Your copy should match the entries below exactly, apart from the images.

Stored items
+++

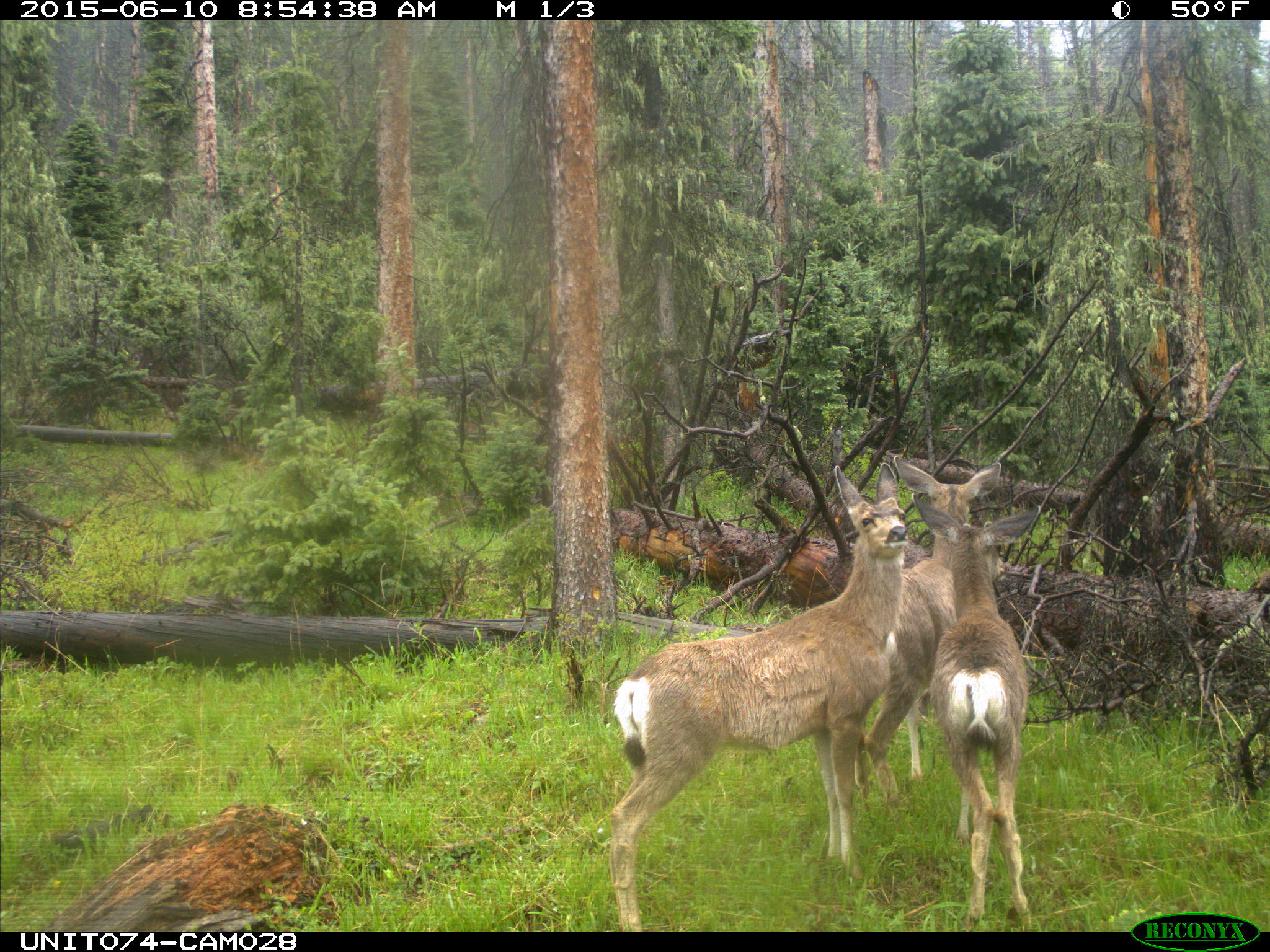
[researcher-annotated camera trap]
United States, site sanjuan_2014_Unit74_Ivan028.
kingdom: Animalia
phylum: Chordata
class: Mammalia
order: Artiodactyla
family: Cervidae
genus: Odocoileus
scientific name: Odocoileus hemionus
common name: mule deer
Odocoileus hemionus (mule deer).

+++

Response to this exercise:
[researcher-annotated camera trap]
United States, site sanjuan_2014_Unit74_Ivan028.
kingdom: Animalia
phylum: Chordata
class: Mammalia
order: Artiodactyla
family: Cervidae
genus: Odocoileus
scientific name: Odocoileus hemionus
common name: mule deer
Odocoileus hemionus (mule deer).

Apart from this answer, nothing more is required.